(PROBLEM DETAILS): The line containing "Winter rabbit Stock Photography" and every line after it to the end of the records: set those down exactly, without any pictures.

Captioned web image data
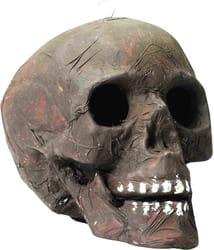 Фото Декорация для Хэллоуина Череп со светящимися глазами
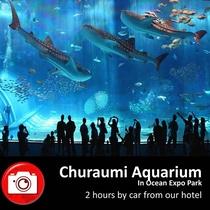 【美ら海水族館・海洋博公園】当館から車で2時間
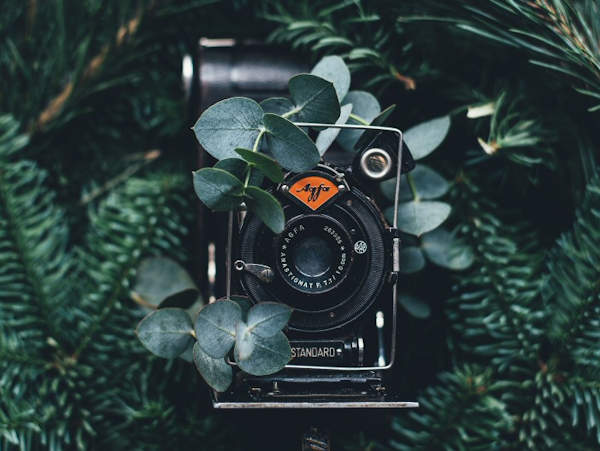 Where to recycle an old or antique camera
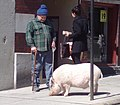 A Pig on Main Street Brattleboro.jpg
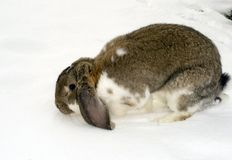 Winter rabbit Stock Photography
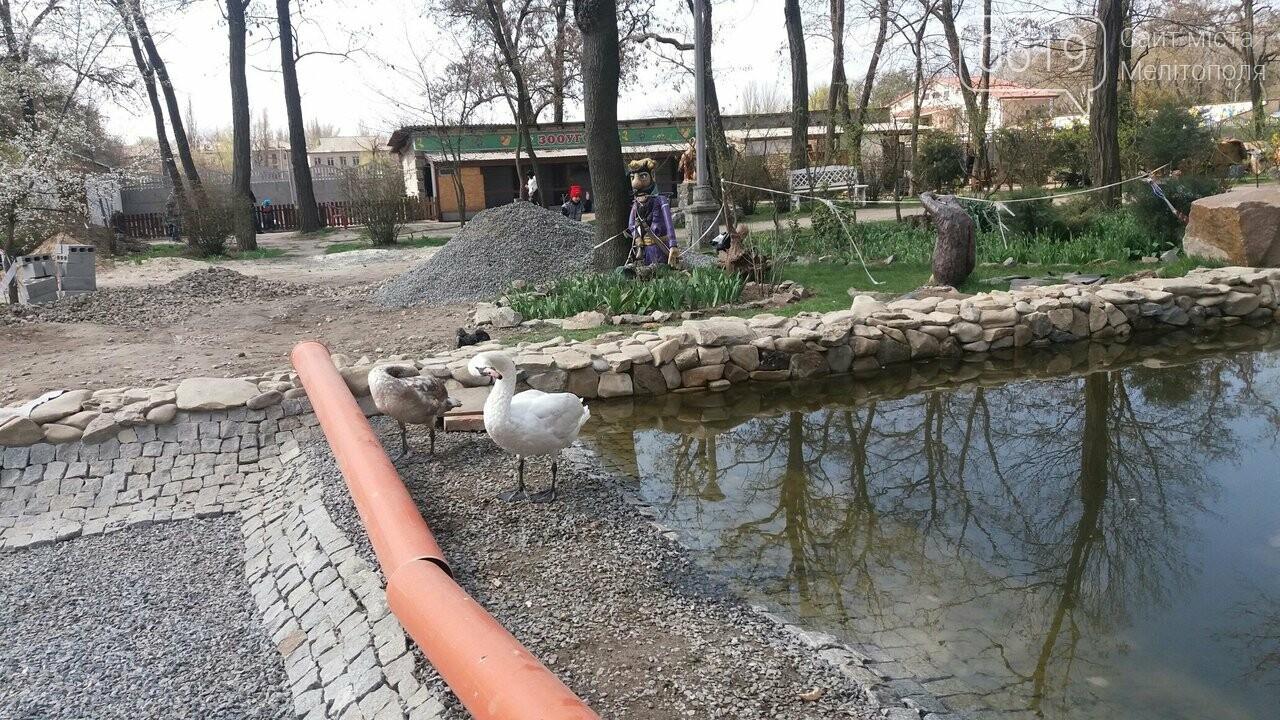 В мелитопольском парке пара молодых лебедей готовится переехать на новый пруд, фото-2, Фото сайта 0619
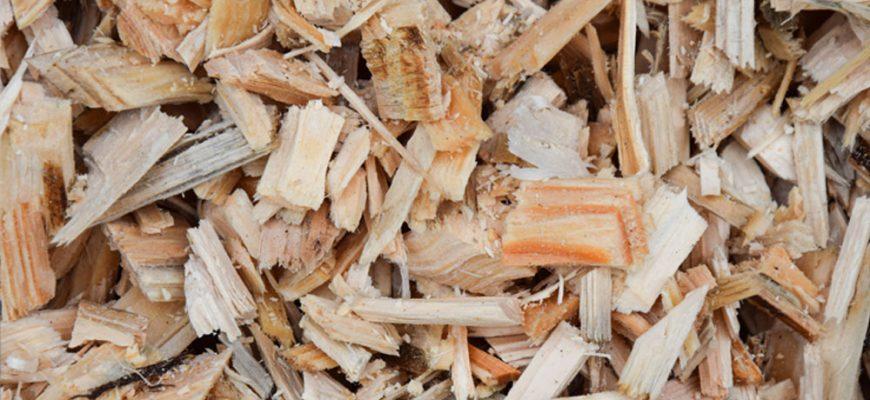 obrabotka drevesinnogo othoda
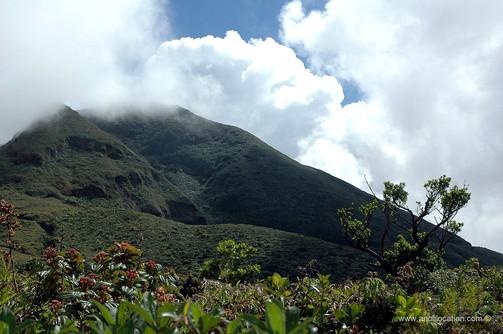 Anoli_Location_Soufrière_Guadeloupe.jpg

(TASK RESPONSE):
 Winter rabbit Stock Photography
 В мелитопольском парке пара молодых лебедей готовится переехать на новый пруд, фото-2, Фото сайта 0619
 obrabotka drevesinnogo othoda
 Anoli_Location_Soufrière_Guadeloupe.jpg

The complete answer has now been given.